Me dijeron que en el reino del revés

Nadie baila con los pies

Que un ladrón es vigilante y otro es juez

Y que dos y dos son tres

Vamos a ver cómo es

El Reino del Revés

 

El espacio es, en primer lugar, un reino: lo que implica que está atravesado por el poder. En segundo lugar: se trata de la invitación a otro tipo de organización de la espacialidad. Es decir: no es un llamado a un ingenuo lugar de fantasías sino a dar vueltas las cosas en términos políticos, como si los espacios contuvieran en su interior, además de su obvia inmanencia, información cultural sobre los roles sociales, modos de razonar y de hacer cada cosa que hacemos, como bailar con los pies: ¿quién dijo que tenemos que bailar con los pies? ¿El baile con los pies no será un invento de los boliches?

Quedarse adentro o afuera también es un fenómeno espacial: por eso Escher dibujaba espacios y formas que interrogaban el sentido común de estas disposiciones. En sus dibujos de bandas de Möbius, vemos cómo el afuera surge en tanto efecto de continuidad del adentro y viceversa. Esto quiere decir que los espacios no son pura materialidad sino que contienen como un código computacional encriptado modos de pensar, organizar e intervenir la realidad.

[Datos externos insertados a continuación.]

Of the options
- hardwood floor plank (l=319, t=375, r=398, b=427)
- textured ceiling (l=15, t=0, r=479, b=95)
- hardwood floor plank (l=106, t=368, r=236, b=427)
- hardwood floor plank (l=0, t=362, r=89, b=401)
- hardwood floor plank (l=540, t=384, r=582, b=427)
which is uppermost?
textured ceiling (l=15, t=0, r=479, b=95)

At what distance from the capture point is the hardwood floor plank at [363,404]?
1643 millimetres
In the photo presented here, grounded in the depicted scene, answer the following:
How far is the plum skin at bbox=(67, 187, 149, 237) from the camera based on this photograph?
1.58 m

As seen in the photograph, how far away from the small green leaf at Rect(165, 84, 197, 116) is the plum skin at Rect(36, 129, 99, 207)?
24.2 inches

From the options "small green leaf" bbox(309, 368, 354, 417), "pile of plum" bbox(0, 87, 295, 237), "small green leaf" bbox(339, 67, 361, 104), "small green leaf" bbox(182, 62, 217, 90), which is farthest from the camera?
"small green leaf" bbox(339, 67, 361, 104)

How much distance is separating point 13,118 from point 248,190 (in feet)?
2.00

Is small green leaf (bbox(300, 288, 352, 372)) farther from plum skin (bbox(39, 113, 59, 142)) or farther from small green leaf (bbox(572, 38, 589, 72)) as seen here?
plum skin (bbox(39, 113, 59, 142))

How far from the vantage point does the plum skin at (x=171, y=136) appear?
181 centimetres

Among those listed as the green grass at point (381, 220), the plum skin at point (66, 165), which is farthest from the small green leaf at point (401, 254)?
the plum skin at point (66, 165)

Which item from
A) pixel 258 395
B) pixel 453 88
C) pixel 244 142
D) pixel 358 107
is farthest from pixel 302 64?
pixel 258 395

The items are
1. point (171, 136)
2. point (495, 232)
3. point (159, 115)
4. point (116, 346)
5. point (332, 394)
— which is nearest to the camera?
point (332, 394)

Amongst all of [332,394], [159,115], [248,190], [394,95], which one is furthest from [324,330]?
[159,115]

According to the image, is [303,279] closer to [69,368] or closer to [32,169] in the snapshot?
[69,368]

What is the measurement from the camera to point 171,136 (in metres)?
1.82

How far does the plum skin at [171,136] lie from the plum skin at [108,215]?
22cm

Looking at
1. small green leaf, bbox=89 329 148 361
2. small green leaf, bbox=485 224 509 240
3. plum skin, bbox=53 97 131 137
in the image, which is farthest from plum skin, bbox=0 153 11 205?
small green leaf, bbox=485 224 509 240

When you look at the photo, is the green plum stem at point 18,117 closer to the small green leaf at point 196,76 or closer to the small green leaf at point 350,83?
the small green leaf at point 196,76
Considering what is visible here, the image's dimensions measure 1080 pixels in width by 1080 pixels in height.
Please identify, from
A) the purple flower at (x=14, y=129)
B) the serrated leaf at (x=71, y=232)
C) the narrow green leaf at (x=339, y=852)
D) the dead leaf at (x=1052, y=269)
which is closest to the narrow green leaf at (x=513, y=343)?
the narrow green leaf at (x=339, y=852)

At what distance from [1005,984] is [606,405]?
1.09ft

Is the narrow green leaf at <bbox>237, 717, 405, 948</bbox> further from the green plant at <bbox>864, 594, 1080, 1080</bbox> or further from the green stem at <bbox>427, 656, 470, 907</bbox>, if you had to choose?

Si de esto se encarga, antes que la literatura, directamente la arquitectura, lo cierto es que los espacios simbólicos ayudan a pensar los espacios reales. Sin ir más lejos, en uno de los libros de Perec que mencioné al principio, Perec nota que muchas veces, sobre todo en los edificios, nunca recorremos el lugar donde vivimos. Por eso, recomienda subir o bajar, deambular en otros pisos, visitar la terraza, probar todos los ascensores, recorrer todos los pasillos. Yo –que vivo en un primer piso– me percaté que nunca había subido más allá. Lo hice después de leerlo y tenía razón. Fue como un efectivo truco de magia: había otro mundo adentro del mismo.